The Student Union (SU) has set up what they call a “Pet Pest Patrol.” This search team is made up of volunteers who spend hours after school looking for and recapturing cockroaches. So far, the group has caught 67. Although the patrol currently consists of only five members, more are expected to join upon Archon’s announcement, to be broadcast over the loudspeaker system tomorrow, that work in the search party will be counted as community service.
Stefan Pullitover, a sophomore with an extensive background in insect studies, said, “Taking into consideration the daily diet of lunchroom crumbs, I predict that there will be more than enough food to allow them to survive. Even if they should make their way up to the sixth floor,” he explained, “there are plenty of leftover lab lunches to feed on and the occasional half piece of chewed gum.”
Principal Milkem Tallman remains in constant phone contact with New York City health officials advising from the sanitary risks of the cockroaches. He says his office has been overwhelmed with calls from concerned parents. “Most parents are worried, not so much about the health hazard, but rather that the cockroaches may disturb the learning environment of their children,” said Dr. Tallman. “Imagine the awkward situation I’ll be faced with at the next Parent/Teachers meeting when I try to explain that the cockroaches were here to begin with and furthermore belong in our brand-new building!”
However, there is a positive side to all the excitement.
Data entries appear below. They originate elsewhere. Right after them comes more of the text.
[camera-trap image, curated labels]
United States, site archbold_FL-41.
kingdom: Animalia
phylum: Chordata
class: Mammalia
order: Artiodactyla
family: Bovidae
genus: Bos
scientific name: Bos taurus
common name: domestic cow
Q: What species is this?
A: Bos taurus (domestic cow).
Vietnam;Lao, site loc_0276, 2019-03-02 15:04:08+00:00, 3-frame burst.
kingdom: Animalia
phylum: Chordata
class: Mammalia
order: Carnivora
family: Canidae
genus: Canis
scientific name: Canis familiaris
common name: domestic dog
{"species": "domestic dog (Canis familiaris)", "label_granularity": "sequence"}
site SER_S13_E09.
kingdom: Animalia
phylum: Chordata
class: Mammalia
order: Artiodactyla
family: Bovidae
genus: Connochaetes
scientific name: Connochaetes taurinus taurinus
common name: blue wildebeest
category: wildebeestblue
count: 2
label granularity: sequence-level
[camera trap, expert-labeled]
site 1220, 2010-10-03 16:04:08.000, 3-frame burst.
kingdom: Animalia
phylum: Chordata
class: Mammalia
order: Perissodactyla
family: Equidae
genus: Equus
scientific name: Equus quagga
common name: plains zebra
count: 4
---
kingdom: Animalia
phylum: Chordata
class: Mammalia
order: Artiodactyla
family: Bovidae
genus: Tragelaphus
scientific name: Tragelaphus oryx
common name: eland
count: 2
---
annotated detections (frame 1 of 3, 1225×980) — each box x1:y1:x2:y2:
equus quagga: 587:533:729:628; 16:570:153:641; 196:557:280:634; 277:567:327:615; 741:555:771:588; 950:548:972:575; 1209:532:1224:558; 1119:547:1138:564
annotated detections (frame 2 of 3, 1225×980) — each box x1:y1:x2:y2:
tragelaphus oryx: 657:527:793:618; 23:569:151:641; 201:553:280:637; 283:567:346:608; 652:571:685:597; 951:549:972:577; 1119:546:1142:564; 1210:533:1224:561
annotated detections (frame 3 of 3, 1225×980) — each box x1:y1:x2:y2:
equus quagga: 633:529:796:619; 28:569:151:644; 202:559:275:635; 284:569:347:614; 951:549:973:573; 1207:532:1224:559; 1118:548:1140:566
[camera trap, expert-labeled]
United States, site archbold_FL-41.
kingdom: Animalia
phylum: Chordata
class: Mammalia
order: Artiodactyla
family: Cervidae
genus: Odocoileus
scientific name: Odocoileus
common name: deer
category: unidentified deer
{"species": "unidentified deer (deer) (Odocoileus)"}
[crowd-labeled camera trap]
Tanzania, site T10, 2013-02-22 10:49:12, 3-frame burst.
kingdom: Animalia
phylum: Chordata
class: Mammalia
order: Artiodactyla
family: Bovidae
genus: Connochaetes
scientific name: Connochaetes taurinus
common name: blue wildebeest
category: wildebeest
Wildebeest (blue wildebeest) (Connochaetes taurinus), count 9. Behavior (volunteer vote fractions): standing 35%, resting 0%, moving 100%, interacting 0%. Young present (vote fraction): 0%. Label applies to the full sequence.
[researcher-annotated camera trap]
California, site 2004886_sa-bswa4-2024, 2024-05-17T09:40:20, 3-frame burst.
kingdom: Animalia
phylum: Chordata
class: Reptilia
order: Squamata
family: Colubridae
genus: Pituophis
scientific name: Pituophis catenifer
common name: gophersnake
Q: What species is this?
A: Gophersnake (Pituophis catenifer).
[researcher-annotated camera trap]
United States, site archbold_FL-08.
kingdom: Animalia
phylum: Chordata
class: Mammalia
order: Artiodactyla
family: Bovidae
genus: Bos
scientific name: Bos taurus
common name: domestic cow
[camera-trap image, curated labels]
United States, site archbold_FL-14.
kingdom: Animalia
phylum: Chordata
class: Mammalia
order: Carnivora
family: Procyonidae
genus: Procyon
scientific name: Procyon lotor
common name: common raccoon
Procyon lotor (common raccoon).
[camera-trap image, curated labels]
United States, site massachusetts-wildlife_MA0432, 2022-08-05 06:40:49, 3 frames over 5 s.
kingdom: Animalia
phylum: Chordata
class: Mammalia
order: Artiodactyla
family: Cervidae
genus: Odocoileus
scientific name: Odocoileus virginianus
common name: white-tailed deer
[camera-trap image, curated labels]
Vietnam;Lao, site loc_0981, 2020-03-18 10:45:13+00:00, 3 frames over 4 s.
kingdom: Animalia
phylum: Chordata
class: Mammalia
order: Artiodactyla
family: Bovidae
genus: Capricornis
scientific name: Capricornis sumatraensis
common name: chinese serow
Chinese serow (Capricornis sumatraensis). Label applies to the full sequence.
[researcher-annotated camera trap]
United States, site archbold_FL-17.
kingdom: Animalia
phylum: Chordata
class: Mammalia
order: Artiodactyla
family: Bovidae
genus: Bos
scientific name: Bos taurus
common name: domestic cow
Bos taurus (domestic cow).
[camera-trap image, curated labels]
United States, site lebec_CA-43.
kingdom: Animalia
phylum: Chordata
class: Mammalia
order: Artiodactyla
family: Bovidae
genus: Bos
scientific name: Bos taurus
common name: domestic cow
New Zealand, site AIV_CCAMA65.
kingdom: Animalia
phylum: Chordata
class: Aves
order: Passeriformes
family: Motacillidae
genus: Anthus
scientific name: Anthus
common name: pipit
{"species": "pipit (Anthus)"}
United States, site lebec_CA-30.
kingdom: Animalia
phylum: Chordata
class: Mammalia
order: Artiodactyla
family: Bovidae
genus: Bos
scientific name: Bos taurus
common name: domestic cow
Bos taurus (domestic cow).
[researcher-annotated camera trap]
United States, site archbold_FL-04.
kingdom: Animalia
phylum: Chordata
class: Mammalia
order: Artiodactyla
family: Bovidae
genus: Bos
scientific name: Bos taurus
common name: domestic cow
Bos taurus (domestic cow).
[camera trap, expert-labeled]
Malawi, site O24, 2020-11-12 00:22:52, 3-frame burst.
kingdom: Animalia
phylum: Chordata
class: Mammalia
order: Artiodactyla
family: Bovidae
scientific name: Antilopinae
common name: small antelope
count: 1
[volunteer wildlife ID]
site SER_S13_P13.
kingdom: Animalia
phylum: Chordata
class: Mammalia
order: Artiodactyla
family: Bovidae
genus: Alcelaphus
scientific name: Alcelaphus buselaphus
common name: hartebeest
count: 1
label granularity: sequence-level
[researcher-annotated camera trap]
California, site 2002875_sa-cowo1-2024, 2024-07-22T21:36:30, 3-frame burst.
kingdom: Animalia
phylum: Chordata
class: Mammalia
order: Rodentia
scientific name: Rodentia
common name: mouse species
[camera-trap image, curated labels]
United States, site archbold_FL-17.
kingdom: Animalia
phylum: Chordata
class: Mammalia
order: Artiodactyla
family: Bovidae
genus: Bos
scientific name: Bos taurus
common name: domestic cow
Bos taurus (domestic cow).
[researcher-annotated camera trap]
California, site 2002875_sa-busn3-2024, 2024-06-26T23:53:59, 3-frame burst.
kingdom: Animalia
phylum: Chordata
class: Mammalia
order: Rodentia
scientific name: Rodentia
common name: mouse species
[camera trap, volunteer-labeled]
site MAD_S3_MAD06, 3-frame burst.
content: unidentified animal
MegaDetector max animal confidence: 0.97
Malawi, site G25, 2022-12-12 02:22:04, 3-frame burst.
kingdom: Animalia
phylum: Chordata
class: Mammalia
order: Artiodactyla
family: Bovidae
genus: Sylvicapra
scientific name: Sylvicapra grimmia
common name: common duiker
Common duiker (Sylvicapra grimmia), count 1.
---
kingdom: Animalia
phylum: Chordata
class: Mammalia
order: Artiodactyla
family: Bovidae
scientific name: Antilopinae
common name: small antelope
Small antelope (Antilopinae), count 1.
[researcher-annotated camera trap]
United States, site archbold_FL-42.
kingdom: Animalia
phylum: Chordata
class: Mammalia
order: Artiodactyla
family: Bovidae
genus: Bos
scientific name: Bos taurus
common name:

In upcoming months, Dr. Tallman hopes to incorporate the incident into the school’s curriculum. Biology teachers will explain the reproductive cycle with cockroaches as their models and math teachers will have their students calculate the insects’ rate of reproduction. In addition, all English classes will write short stories featuring cockroaches as main characters.
Dr. Tallman offers students and staff one piece of advice: “Be careful where you walk.”